Problem description: Every line with "https" in it must be copied from the data.

Input for this task:
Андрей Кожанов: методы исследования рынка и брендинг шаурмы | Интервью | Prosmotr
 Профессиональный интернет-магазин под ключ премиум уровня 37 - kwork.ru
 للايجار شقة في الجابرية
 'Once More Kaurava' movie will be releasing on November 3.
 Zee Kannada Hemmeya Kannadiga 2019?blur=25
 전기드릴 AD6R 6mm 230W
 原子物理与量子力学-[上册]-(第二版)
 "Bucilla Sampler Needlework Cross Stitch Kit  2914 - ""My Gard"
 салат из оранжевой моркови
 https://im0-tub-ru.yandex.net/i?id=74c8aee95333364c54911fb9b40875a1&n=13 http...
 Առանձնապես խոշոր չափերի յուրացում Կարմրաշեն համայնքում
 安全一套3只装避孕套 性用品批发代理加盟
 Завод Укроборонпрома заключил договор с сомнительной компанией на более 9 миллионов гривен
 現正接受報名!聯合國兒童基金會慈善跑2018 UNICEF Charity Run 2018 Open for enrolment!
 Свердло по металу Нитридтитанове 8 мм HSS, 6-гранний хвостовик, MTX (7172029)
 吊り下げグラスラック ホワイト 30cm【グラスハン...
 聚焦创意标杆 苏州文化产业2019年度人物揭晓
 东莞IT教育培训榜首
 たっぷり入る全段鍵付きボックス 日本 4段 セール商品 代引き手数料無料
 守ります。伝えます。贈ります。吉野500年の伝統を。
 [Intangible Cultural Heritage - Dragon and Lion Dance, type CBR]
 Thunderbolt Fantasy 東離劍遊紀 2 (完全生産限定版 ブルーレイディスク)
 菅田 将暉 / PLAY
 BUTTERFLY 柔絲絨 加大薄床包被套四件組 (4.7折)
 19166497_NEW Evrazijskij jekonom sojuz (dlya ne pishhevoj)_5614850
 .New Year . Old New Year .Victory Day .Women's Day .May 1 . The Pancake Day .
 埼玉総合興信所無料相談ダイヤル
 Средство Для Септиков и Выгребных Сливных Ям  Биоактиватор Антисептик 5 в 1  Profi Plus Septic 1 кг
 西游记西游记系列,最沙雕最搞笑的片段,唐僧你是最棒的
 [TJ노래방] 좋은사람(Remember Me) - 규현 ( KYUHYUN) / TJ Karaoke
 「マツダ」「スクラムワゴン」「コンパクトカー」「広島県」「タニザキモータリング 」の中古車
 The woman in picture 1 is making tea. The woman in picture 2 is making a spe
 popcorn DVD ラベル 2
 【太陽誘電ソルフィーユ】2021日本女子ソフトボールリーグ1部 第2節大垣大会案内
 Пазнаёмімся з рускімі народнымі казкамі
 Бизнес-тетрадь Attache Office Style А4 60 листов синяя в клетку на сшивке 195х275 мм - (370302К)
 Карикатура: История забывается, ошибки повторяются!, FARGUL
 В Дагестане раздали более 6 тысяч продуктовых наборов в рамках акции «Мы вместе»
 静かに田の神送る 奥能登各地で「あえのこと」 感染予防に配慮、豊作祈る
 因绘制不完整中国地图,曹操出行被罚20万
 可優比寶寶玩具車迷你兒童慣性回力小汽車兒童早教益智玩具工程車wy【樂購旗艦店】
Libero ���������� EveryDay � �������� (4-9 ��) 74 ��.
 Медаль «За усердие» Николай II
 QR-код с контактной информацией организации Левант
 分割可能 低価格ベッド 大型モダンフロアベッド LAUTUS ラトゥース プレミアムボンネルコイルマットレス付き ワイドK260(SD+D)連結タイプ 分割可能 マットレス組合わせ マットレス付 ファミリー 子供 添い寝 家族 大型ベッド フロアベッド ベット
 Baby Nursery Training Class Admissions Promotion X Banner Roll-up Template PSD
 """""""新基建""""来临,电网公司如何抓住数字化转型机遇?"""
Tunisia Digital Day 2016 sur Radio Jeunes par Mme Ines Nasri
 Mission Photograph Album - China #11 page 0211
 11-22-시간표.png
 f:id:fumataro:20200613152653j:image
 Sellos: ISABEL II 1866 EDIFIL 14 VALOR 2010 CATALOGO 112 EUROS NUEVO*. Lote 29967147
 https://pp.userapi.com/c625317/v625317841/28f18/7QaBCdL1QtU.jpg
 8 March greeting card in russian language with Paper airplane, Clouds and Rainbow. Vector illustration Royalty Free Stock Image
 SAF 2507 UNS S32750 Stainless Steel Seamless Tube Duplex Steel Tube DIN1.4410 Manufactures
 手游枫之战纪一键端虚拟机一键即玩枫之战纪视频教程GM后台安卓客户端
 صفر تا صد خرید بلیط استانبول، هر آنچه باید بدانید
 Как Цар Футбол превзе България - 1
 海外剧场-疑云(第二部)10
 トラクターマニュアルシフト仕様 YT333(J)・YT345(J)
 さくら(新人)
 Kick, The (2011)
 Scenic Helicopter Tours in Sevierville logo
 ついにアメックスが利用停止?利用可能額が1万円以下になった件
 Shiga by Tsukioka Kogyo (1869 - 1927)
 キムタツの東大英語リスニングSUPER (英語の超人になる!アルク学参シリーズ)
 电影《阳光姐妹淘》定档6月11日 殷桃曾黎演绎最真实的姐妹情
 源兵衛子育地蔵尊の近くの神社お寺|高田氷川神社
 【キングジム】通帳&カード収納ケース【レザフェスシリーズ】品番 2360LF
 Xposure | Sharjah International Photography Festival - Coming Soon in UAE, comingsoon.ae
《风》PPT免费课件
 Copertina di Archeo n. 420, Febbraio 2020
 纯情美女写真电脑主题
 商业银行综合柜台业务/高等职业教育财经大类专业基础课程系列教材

Completed task:
 https://im0-tub-ru.yandex.net/i?id=74c8aee95333364c54911fb9b40875a1&n=13 http...
 https://pp.userapi.com/c625317/v625317841/28f18/7QaBCdL1QtU.jpg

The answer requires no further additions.